Co-op is available to help relieve some of the difficulty, but this is only an offline feature. The only online connectivity are leaderboards for the story and the challenges that are unlocked after you beat the levels. There isn’t much content in the game – there are only six stages. At 10-15 minutes each they are long for an on-rails shooter but aren’t particularly exciting to play through. It’s a huge problem for the game and in this genre a game needs to have plenty of over the top action to keep the player engrossed and wanting to try get to the next level. All Yar’s Revenge does to players is drill them into a coma through lacklustre gameplay and the same constant flow of enemies throughout the whole six levels.
At least one thing that the game does right is the anime inspired art design. It’s extremely vibrant and full of rich, bright colours that are almost cel-shaded looking. Levels, while not having the best texture work, are still attractive and range from forests to industrial settings in the sky. Cut scenes on the other hand are less exciting, but do get the job done with a comic book style slide show.

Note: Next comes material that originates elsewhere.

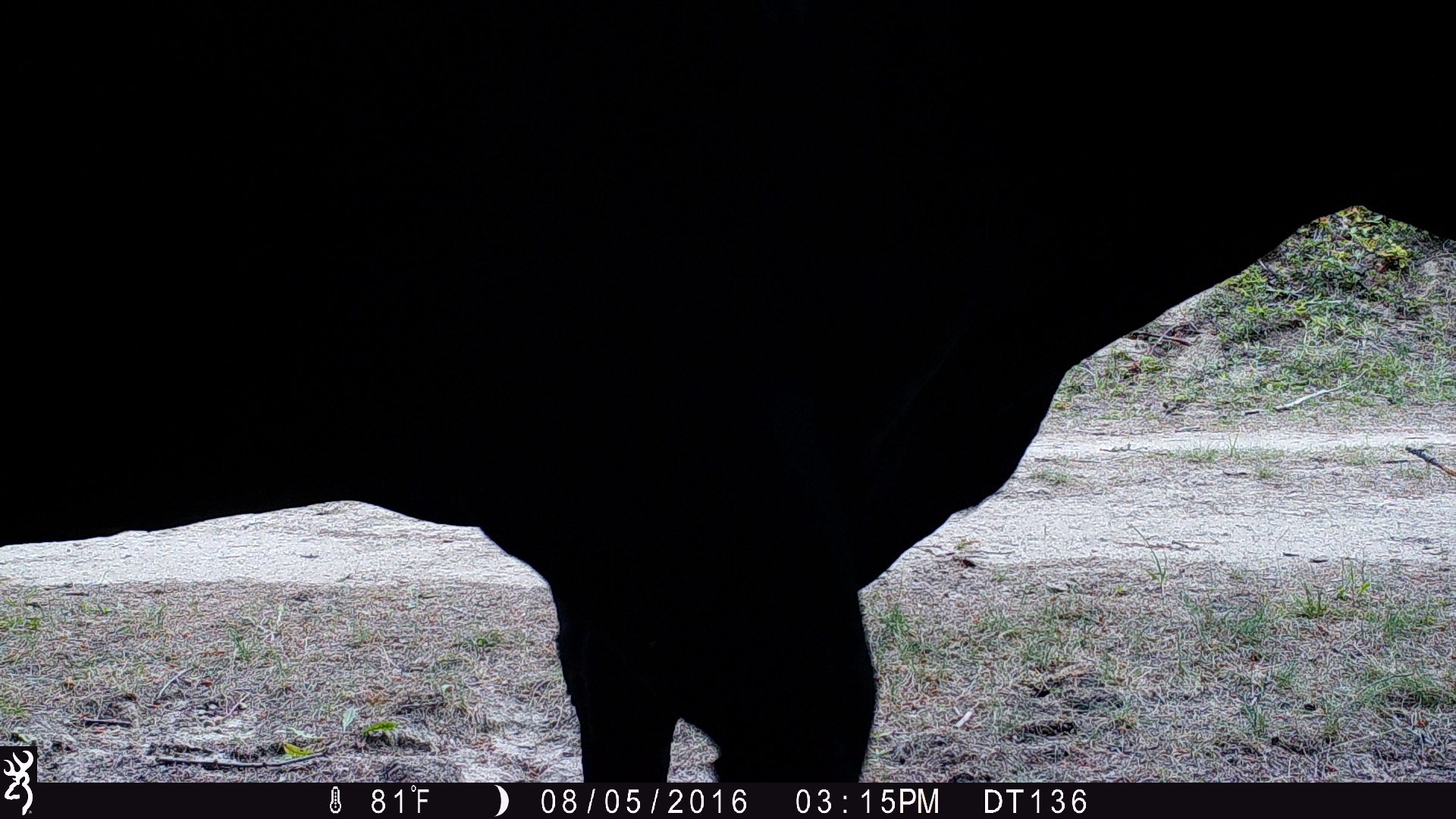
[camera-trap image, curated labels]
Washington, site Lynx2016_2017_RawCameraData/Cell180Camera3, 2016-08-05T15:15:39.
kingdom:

No voice work is featured, instead during these comic book scenes text is displayed on the bottom. During the game Yar and enemy bosses voice out some sound effects that are translated to text at the bottom of the screen. This is quite annoying since there are so many enemies on screen that you don’t get chance to read the text. It could have done with some voice overs.
Unless you are a die-hard on-rails shooter fan it’s quite hard to recommend Yar’s Revenge over some of the much more loved classics on Xbox Live, like the brilliant REZ. Yar’s Revenge is the exact opposite of Mizugichi’s masterpiece as it lacks the memorable moments and set pieces. This re-imagining of a classic isn’t what it could have been.